* **Items listed in a dataset**:
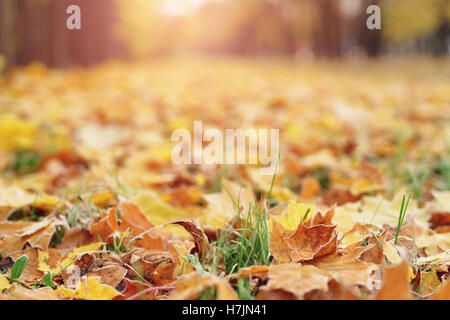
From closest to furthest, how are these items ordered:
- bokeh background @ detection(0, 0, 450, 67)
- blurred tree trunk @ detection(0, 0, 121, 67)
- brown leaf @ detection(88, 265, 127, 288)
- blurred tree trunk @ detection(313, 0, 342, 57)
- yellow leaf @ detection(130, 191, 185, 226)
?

* **Work required**: Restate the listing above word for word, and skip the pictures.

* **The completed task**:
From closest to furthest, how are these items ordered:
- bokeh background @ detection(0, 0, 450, 67)
- blurred tree trunk @ detection(0, 0, 121, 67)
- brown leaf @ detection(88, 265, 127, 288)
- blurred tree trunk @ detection(313, 0, 342, 57)
- yellow leaf @ detection(130, 191, 185, 226)
?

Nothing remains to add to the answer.